In the last 10 years, hedge fund investor Adam Wyden made his investors 11 times richer, and made $100 million for himself, by uncovering hidden stock gems. His biggest worry? That his father, Oregon Senator Ron Wyden, will tax his gains to death
Adam Wyden’s hunt for hidden gems like Ferrari has given him a leg up on the S&P 500. In his Miami garage, however, he prefers Porsches. (He has no interest in the stock of Porsche’s parent, VW. It’s government-backed and made by a unionised workforce.)
Image: Mary Beth Koeth for Forbes
From the sun-drenched house he’s renting in the ritzy Miami enclave of Bay Harbor Island, Adam Wyden is livid at the news crossing his Bloomberg terminal. It’s April 22, and markets are sinking on a report that President Biden aims to raise capital-gains tax rates to 39.6 percent for high earners, effectively doubling the rate for rich investors.
“It’s anti-American!” Wyden bellows. “I’m very disappointed with American governance right now. Do you think any of these guys actually know what they’re doing?”
For an answer, Wyden could ask his father, Senator Ron Wyden, a Democrat from Oregon and chairman of the powerful Senate Finance Committee. The elder Wyden is a tax-the-rich champion who dubbed former President Trump’s corporate tax cuts a “partisan tax scam”. His son, by contrast, isn’t registered with either political party but is instead a card-carrying member of the Benjamin Graham party, with a dogged devotion to finding undervalued stocks. And his record to date has been nothing short of staggering.

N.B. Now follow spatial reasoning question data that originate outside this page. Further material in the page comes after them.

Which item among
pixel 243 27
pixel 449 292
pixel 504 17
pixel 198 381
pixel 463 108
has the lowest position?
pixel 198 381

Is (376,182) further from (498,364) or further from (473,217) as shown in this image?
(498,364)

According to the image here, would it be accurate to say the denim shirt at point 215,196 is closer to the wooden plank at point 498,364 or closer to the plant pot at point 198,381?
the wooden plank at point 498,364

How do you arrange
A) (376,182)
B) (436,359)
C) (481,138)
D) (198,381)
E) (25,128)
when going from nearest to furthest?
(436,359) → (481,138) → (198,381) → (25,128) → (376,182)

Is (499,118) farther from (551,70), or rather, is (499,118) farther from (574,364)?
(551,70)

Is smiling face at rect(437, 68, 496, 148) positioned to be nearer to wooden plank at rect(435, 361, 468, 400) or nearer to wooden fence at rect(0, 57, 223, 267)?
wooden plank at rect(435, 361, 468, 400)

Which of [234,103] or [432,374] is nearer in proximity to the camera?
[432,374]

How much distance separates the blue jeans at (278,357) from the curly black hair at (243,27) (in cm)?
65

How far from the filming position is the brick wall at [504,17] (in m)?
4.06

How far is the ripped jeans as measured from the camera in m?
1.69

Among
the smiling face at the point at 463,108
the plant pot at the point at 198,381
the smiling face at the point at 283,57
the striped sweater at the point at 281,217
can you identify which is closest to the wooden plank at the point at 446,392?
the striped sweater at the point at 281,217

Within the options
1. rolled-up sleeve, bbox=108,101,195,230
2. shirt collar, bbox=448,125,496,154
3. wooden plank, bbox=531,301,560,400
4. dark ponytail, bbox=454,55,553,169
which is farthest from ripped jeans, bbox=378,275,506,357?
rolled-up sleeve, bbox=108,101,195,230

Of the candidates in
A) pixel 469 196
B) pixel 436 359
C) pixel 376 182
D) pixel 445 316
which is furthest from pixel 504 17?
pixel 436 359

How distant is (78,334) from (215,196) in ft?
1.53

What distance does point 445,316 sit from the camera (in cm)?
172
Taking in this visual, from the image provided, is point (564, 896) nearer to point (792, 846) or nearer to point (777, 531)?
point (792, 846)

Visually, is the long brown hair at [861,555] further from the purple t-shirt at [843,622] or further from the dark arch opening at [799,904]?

Over the past decade, the younger Wyden, 37, has grown his bar mitzvah money and personal savings into a $350 million hedge fund in which his share is now worth $100 million. Through his Miami-based ADW Capital Partners, Wyden has proven his mettle as a deep value investor buying companies full of underappreciated assets. He hunts far from the picked-over S&P 500, preferring micro- and small-cap stocks mostly ignored by analysts and large hedge funds. Since inception in January 2011, Wyden’s ADW has returned nearly 28 percent annualised after fees, roughly double the S&P 500, making investors about 11 times their money in a decade.